International Standards are drafted in accordance with the rules given in the ISO/IEC Directives, Part 2.
The main task of technical committees is to prepare International Standards. Draft International Standards
adopted by the technical committees are circulated to the member bodies for voting. Publication as an
International Standard requires approval by at least 75 % of the member bodies casting a vote.
Attention is drawn to the possibility that some of the elements of this document may be the subject of patent
rights. ISO shall not be held responsible for identifying any or all such patent rights.
ISO 15769 was prepared by Technical Committee ISO/TC 113, Hydrometry, Subcommittee SC 1, Velocity
area methods.
This first edition of ISO 15769 cancels and replaces ISO/TS 15769:2000, which has been technically revised.
INTERNATIONAL STANDARD ISO 15769:2010(E)
Hydrometry — Guidelines for the application of acoustic
velocity meters using the Doppler and echo correlation
methods
1 Scope
This International Standard provides guidelines on the principles of operation and the selection and use of
Doppler-based and echo correlation velocity meters for continuous-flow gauging.
This International Standard is applicable to channel flow determination in open channels and partially filled
pipes using one or more meters located at fixed points in the cross-section.
NOTE A limitation of the techniques is that measurement is made of the velocity of particles, other reflectors or
disturbances.
2 Normative references
The following referenced documents are indispensable for the application of this document. For dated
references, only the edition cited applies. For undated references, the latest edition of the referenced
document applies.
ISO/TS 25377:2007, Hydrometric uncertainty guidance (HUG)
ISO 772, Hydrometry — Vocabulary and symbols
3 Terms, definitions and abbreviated terms
3.1 Terms and definitions
For the purposes of this document, the terms and definitions given in ISO 772 and the following apply.
3.1.1
beam angle
mounting angle of the acoustic transducer relative to the normalized profiling direction
NOTE Different beam angles will be suitable for different applications.
3.1.2
beam width
width of the acoustic signal transmitted, in degrees (°), from the centre of the transducer
NOTE This, coupled with the side lobe of the acoustic signal, will affect the suitability of a particular instrument for its
application, based on the mounting location and the distance of the water volume measured from the sensor.

- _DATA EXCERPT_
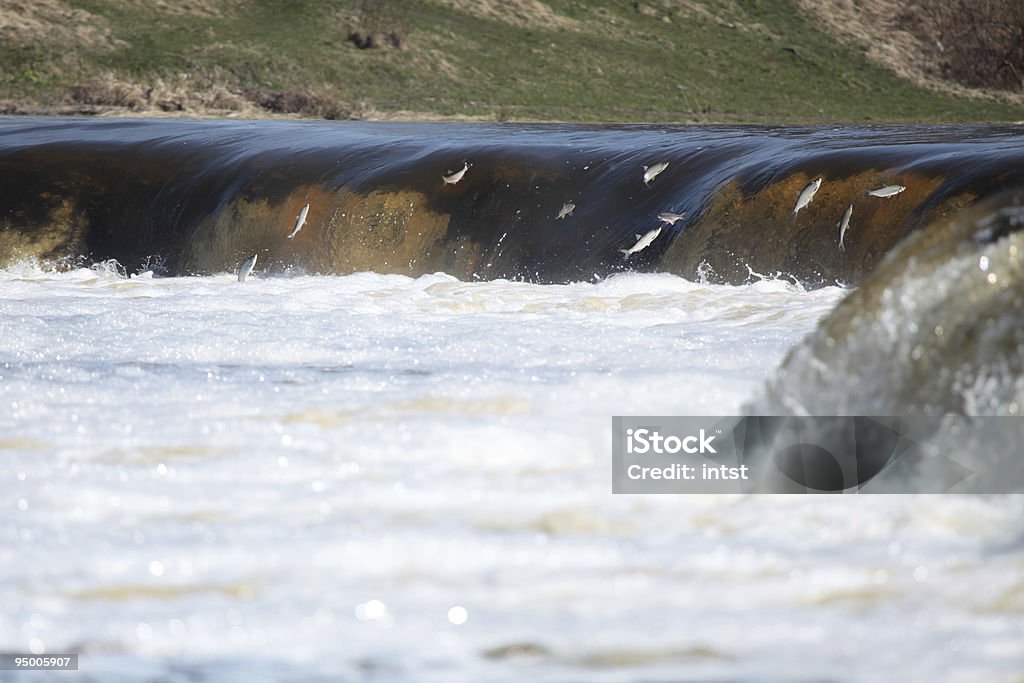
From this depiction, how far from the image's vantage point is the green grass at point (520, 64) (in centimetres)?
3538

- _TASK_
Reproduce word for word the stretch of the hydrometry standard above from "This International Standard is" through "disturbances.".

- _SOLUTION FOR THIS PROBLEM_
This International Standard is applicable to channel flow determination in open channels and partially filled
pipes using one or more meters located at fixed points in the cross-section.
NOTE A limitation of the techniques is that measurement is made of the velocity of particles, other reflectors or
disturbances.